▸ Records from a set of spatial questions
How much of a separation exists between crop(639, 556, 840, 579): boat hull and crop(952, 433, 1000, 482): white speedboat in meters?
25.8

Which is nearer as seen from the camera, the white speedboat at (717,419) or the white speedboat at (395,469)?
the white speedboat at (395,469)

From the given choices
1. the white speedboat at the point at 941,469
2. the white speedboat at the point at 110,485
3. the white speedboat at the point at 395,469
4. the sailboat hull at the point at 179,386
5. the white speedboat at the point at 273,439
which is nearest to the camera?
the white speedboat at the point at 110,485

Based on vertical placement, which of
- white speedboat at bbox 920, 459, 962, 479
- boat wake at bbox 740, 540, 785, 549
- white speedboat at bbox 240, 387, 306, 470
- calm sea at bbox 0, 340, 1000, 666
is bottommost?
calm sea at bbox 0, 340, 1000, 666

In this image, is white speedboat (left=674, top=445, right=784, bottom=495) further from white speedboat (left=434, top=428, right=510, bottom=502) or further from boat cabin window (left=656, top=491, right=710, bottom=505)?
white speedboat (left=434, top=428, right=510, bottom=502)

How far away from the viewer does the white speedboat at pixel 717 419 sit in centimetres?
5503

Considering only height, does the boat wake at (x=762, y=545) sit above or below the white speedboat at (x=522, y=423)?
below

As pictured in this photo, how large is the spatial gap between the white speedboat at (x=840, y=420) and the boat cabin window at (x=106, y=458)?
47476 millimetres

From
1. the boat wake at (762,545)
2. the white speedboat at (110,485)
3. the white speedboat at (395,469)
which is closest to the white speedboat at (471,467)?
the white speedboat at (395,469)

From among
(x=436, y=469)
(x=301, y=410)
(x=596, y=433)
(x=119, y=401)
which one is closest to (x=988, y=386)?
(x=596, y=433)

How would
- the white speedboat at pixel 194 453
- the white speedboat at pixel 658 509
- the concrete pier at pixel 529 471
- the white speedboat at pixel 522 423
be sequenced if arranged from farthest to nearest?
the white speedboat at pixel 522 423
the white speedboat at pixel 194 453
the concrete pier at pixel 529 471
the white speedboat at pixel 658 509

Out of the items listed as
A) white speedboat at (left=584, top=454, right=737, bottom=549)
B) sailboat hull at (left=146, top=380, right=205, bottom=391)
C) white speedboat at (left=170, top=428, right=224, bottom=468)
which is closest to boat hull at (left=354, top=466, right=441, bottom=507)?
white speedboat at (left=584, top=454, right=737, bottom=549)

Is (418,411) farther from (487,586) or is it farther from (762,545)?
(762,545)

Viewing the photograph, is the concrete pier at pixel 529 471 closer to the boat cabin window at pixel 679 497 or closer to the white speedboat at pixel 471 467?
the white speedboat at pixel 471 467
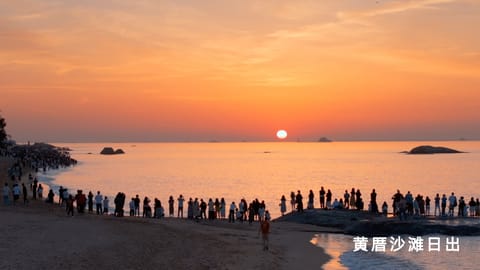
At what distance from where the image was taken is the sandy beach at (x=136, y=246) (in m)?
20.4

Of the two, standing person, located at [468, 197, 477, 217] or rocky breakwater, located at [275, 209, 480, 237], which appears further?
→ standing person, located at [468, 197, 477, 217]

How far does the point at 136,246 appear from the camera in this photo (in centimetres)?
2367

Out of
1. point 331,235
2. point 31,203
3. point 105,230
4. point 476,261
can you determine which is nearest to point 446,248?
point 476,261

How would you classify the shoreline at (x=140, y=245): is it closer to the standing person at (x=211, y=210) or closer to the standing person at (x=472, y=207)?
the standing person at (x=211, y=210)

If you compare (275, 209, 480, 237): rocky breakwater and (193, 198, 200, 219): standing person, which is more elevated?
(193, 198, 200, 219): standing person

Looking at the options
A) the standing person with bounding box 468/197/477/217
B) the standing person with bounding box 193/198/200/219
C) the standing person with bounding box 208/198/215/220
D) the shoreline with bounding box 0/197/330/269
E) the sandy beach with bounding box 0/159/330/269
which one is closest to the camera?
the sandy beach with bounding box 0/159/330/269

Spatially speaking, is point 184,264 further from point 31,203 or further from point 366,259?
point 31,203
==
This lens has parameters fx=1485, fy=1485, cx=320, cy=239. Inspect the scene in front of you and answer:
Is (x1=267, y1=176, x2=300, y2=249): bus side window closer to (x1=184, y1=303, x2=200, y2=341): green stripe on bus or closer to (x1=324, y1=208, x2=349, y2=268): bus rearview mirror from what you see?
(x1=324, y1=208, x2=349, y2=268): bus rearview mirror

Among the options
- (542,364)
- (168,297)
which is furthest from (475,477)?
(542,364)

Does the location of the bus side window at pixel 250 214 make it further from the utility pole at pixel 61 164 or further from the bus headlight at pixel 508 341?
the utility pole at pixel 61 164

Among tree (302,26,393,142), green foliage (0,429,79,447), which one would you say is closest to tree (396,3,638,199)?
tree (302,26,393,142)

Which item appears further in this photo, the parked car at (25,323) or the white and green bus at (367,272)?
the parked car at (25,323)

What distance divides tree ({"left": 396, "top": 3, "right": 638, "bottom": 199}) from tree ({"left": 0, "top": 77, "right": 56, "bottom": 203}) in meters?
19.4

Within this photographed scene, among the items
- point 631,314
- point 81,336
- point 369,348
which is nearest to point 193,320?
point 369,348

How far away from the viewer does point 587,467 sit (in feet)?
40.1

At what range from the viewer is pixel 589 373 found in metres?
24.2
---
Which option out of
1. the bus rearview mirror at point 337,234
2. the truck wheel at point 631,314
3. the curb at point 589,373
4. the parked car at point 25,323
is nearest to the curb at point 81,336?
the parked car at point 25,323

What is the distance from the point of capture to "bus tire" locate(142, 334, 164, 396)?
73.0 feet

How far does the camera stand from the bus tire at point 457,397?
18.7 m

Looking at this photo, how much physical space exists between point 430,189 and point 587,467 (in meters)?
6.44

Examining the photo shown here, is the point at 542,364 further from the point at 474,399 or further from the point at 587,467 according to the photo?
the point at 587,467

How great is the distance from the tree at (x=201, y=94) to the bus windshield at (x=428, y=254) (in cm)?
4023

▸ Work to be completed
Locate each line in the items above that contains the word "closer", and copy every such line in full.

▸ Written answer
Viewing the photograph, is the concrete pier at pixel 529 471 closer to the boat cabin window at pixel 679 497 or closer to the white speedboat at pixel 471 467?
How would you classify the shoreline at (x=140, y=245): is it closer to the standing person at (x=211, y=210) or closer to the standing person at (x=472, y=207)?
Is (x1=267, y1=176, x2=300, y2=249): bus side window closer to (x1=184, y1=303, x2=200, y2=341): green stripe on bus or closer to (x1=324, y1=208, x2=349, y2=268): bus rearview mirror from what you see?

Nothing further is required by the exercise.